All of which is to say--without going too Tom Brokaw on you--that
'41 witnessed our greatest generation of ballplayers. True,
baseball was not yet integrated, but DiMaggio and Williams alone
engineered twin towers of achievement that no player has since
scaled. They did so before expansion, chartered flights or
steroids, when neither the ball nor the batters were juiced. In
essence, these men were slapping matzoh balls off the centerfield
wall with arms they developed the old-fashioned way: by signaling
turns, in the dead of winter, out the window of a '39 Packard.

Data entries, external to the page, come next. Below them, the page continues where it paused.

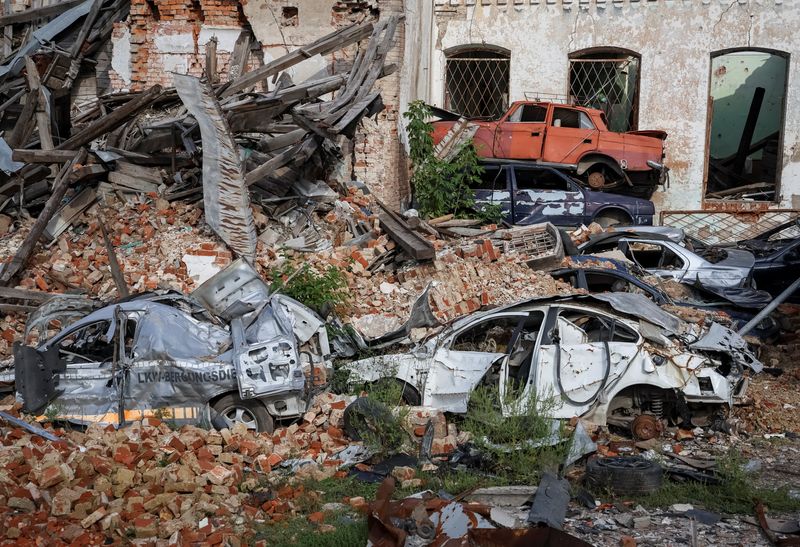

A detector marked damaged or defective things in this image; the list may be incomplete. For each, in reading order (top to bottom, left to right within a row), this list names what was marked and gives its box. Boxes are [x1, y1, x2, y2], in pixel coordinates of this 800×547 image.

broken window [446, 47, 510, 120]
broken window [552, 109, 592, 131]
broken window [568, 49, 644, 133]
broken window [708, 48, 788, 201]
rusty metal scrap [174, 74, 256, 264]
splintered wooden plank [175, 75, 256, 264]
broken window [516, 168, 572, 192]
broken window [628, 243, 684, 270]
shattered car window [57, 322, 114, 364]
burned car wreck [6, 260, 332, 434]
burned car wreck [344, 296, 764, 436]
shattered car window [556, 310, 636, 344]
broken drainpipe [736, 278, 800, 338]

They were constantly winding their watches, stropping their
straight razors and smoking like coal-fired locomotives, and
still they found time to put up numbers that taunt today's
pink-lunged pantywaists, with their Rolex Daytonas, Gillette Mach
3s and Lamborghini Diablos, whose electric turn signals wink
smugly at us in traffic. However, that was not greatness enough.
So, after batting .340, hitting 41 homers, driving in 150 runs
and winning the American League MVP award in 1940, Hank Greenberg
spent the '41 season as a sergeant in the U.S. Army. He was
released on Dec. 5, and the Associated Press reported on Dec. 6
that the slugger would "remain in Detroit for a few days before
continuing to his family's home in New York, where he is expected
to spend the winter until it is time to join the Tigers at their
training camp."
Greenberg, of course, wouldn't play for the next three years.

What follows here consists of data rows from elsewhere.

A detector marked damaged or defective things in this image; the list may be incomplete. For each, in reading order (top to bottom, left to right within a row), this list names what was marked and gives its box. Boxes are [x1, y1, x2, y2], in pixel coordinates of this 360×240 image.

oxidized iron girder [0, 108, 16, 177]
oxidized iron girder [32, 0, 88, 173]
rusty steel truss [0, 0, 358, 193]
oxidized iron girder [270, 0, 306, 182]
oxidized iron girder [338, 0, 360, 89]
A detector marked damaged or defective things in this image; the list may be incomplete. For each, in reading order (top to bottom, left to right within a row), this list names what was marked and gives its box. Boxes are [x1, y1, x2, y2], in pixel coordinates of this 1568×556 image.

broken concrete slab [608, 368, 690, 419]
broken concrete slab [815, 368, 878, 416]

That's because the Japanese bombed Pearl Harbor on Dec. 7, and
30-year-old Greenberg--of his own accord--re-upped on Dec. 8,
saying, "Baseball is out the window as far as I'm concerned. I
don't know if I'll ever return."
Indians pitcher Bob Feller won 25 games and struck out 260 in
1941, when he was 23 years old. Although he had a 3-C draft
deferment as the sole means of support for his sister, mother and
father--who was dying of cancer in Van Meter, Iowa--Feller enlisted
in the Navy on Dec. 9 and served for four years, most of them on
the battleship Alabama. Major league baseball, in the meantime,
was given over to the likes of a heroic one-armed man who refused
to acknowledge any handicap, save the difficult task of signaling
left turns.
DiMaggio served three years in his prime, and Williams flew
fighters for three years (plus two more in the Korean War), and
Jackie Robinson enlisted in the Army, and countless other
athletes made a prophet of Mel Ott, who was introduced as the New
York Giants' new manager on Dec. 6 and told reporters the
following day, "Young fellows eligible for military service,
whether they are clerks or ballplayers, are going to rush to the
colors.... The first thought by everybody is the defense of our
country."
Those of my generation like to think that each of us would have
answered the call--you, me, Mark McGwire--but the point is this: We
never had to. Which is why the records of '41 may be broken,
sure. But they will never be equaled.